Bitzi
- Website type: Metadata
- Available in: English
- Founded: 2001; 25 years ago
- Dissolved: 2013
- Country of origin: USA
- Founders: Gordon Mohr, Mike Linksvayer
- Website: bitzi.com
- Launched: 2001; 25 years ago
- Current status: Defunct (2013)
- Content license: CC BY-SA 2.0

= Bitzi =

Bitzi was a website, operating from 2001 to 2013, where volunteers shared reports about any kind of digital file, with identifying metadata, commentary, and other ratings.

Information contributed and rated by volunteers was compiled into the Bitpedia data set and reference work, described by Bitzi as a "digital media encyclopedia". The Bitpedia was published through the Bitzi website and web services under an open content license (Creative Commons Attribution - Share Alike 2.0).

Bitzi's standards and services have been adopted by a number of popular peer-to-peer file sharing systems. Bitzi was sponsored by a metadata publishing company of the same name based in San Francisco.

==History==

Founded by Gordon Mohr with Mike Linksvayer, the Bitzi service launched in 2001.

The Bitzi website shut down on 31 December 2013.

==Technology==

At Bitzi, files were identified by applying a strong hash function to their contents, which gives a distinct "fingerprint" for each file.

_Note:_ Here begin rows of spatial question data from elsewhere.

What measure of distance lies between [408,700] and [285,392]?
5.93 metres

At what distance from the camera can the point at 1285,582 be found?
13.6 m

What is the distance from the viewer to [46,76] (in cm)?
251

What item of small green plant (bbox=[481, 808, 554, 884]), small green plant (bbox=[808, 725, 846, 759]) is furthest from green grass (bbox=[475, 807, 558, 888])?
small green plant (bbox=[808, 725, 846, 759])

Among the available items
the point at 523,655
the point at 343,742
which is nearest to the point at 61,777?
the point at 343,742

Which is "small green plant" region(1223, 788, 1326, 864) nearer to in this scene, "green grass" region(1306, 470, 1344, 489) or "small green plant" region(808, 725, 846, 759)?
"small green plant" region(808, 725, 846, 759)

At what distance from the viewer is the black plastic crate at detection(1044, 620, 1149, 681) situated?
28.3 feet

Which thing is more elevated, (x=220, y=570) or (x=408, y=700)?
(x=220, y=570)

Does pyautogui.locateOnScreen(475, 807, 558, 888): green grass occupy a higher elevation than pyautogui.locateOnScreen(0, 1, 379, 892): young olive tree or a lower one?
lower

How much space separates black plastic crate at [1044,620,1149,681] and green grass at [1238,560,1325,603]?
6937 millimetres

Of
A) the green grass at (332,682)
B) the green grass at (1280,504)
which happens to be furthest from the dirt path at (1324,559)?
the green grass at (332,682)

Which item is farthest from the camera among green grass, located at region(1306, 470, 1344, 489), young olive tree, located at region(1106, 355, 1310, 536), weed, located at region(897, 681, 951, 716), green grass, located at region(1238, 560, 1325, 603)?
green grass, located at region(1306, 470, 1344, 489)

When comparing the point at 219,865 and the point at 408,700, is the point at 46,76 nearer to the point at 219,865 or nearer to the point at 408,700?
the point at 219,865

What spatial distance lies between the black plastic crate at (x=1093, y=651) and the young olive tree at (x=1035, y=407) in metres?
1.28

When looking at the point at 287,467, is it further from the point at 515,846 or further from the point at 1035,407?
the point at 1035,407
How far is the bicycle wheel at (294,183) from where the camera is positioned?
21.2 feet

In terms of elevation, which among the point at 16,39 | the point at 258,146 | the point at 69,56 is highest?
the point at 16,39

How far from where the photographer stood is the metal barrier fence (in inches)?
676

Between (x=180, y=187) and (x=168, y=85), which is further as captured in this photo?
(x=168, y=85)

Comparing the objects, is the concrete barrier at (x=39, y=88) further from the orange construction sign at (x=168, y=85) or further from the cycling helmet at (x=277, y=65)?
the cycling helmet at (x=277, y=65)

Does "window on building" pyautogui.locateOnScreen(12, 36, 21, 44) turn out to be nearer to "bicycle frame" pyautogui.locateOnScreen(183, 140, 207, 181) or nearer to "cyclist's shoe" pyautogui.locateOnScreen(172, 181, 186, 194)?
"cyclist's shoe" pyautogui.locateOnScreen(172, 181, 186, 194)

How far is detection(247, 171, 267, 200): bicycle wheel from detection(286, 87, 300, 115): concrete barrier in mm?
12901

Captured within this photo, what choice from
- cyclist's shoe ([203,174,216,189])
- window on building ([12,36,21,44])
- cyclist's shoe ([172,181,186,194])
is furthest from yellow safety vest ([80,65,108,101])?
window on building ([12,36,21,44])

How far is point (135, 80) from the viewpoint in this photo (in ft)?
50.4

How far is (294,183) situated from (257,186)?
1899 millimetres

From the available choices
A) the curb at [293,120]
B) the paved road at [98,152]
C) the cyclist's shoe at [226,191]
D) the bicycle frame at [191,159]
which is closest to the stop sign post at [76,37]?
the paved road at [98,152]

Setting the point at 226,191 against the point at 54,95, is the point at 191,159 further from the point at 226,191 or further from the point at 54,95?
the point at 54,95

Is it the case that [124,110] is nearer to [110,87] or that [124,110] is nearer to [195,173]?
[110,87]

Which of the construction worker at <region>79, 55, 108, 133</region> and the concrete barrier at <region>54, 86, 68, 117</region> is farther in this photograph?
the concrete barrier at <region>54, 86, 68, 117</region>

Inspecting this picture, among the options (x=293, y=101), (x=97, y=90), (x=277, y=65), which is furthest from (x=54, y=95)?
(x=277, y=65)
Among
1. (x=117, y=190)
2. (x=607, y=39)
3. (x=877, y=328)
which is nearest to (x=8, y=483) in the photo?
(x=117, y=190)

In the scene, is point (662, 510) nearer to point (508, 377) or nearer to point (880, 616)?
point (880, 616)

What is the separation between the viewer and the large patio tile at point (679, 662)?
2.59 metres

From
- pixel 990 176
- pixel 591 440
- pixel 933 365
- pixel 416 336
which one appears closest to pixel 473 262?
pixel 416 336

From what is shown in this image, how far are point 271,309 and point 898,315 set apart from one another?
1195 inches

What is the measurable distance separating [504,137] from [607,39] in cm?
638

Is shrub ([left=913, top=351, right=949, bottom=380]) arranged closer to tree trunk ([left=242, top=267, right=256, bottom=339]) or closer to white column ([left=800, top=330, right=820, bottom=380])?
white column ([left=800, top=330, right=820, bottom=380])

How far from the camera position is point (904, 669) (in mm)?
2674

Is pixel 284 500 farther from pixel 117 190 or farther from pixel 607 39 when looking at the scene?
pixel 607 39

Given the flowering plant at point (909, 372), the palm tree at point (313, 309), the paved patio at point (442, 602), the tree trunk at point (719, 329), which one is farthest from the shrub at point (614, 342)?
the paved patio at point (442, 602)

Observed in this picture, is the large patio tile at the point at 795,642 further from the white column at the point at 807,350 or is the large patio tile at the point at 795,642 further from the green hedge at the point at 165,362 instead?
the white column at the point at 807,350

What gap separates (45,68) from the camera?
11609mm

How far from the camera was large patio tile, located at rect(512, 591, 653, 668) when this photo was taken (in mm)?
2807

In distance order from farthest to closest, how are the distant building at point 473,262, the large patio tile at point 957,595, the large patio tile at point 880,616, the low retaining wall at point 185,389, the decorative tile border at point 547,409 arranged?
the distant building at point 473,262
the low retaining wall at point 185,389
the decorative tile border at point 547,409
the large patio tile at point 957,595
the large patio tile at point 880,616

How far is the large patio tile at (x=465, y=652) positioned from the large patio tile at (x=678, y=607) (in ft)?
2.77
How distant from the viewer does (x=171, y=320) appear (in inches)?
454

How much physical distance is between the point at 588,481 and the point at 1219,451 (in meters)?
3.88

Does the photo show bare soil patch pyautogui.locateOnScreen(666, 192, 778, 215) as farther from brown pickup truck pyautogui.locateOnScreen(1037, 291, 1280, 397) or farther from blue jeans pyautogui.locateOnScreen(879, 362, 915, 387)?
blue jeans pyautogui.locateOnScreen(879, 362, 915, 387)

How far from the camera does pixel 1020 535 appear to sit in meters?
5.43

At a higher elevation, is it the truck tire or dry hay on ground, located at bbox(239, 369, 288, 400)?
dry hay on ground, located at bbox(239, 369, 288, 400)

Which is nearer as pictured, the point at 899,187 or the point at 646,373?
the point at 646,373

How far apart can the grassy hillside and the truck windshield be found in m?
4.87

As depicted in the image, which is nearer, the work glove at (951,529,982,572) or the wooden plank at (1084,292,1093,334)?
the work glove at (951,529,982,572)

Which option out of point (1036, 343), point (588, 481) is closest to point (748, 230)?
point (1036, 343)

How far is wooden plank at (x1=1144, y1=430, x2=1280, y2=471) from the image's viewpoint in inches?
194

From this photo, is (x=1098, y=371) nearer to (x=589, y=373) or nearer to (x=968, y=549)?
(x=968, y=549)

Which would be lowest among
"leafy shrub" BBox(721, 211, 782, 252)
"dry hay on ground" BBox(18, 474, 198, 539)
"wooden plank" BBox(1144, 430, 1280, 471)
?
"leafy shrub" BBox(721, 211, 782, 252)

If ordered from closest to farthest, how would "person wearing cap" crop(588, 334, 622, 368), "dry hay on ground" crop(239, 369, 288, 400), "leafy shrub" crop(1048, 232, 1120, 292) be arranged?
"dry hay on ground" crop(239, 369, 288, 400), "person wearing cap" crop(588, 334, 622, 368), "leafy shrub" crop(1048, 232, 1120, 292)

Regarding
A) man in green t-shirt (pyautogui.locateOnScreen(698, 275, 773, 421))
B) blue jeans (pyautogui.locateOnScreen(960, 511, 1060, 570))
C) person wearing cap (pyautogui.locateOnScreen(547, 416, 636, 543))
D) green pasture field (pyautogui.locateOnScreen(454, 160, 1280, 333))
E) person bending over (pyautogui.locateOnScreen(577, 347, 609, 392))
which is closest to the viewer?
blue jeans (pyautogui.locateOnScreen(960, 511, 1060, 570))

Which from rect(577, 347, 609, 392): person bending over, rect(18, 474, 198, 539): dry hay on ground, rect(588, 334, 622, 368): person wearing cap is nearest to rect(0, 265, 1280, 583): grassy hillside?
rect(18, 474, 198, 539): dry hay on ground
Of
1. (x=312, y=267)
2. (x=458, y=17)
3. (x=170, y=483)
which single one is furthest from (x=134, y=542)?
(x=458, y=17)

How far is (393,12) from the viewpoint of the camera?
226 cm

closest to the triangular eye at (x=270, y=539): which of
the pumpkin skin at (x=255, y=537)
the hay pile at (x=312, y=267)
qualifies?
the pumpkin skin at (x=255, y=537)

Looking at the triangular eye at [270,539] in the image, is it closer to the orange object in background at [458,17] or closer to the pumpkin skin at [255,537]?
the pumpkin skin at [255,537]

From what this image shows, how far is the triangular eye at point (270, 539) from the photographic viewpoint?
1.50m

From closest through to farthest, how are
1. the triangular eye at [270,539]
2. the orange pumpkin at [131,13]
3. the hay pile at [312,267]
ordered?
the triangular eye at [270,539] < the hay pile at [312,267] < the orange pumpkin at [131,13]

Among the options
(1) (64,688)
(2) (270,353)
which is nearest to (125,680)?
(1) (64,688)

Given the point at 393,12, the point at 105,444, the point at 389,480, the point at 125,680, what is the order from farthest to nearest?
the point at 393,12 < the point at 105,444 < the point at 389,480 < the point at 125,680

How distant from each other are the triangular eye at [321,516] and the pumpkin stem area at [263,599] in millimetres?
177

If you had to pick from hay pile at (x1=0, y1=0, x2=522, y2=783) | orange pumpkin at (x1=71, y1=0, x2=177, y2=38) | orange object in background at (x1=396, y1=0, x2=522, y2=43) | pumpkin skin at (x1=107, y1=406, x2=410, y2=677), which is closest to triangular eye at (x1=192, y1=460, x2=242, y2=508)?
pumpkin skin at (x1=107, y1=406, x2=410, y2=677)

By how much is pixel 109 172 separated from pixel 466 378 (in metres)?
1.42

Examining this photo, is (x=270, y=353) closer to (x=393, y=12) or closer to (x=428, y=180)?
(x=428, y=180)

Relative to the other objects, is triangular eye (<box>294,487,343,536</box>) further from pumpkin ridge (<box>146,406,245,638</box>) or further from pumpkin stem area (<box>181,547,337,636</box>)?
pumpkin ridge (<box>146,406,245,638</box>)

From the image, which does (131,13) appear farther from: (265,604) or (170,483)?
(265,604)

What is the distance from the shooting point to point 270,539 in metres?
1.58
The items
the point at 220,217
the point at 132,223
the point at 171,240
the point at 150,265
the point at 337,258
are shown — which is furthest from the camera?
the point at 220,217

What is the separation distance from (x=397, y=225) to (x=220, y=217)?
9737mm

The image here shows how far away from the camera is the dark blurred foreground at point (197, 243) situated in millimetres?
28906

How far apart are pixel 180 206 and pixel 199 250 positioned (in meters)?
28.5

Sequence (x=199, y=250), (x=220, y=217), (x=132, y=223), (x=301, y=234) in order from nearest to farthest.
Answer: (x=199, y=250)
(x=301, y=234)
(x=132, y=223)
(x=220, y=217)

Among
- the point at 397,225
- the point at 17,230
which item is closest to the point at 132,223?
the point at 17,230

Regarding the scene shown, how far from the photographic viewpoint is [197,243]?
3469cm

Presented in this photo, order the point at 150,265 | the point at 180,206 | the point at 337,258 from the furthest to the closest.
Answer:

Bitzi named the combination of standard hash functions used by its system "bitprints." An open source downloadable tool, the Bitcollider, calculates file hashes and extracts intrinsic metadata from common media file types to assist user contributions.

Bitzi cross-referenced multiple Uniform Resource Identifiers (URIs) for files, primarily URIs used by peer-to-peer file-sharing networks and/or clients:

- sha1:/magnet: (Gnutella)
- kzhash: (Grokster)
- tree:tiger: (DC++, Shareaza).
- ed2k: (eDonkey2000, eMule, OverNet)

Other file-specific metadata was also collected, such as file size, alternate filenames, audio/video encoding details, user ratings, and free-form comments or descriptions. Users could displace flawed information with new contributions.

Data about specific files can also be programmatically retrieved via a REST-style XML Web Services.

==Relationship to peer-to-peer networks==

Bitzi originated several popular standards in the peer-to-peer file sharing sphere, including the Magnet URI scheme and Tiger tree hashes.

Many peer-to-peer file sharing programs, including LimeWire/Frostwire, older Bearshare versions, and older Shareaza versions, offered an option to look up local files or network search results at Bitzi for more information about their contents or quality.

As peer-to-peer file sharing networks often have mislabeled or corrupt files, Bitzi can sometimes provide additional confidence that a file is as expected, before a user begins a long download. In such a role, Bitzi served to ameliorate some common attacks on peer-to-peer networks.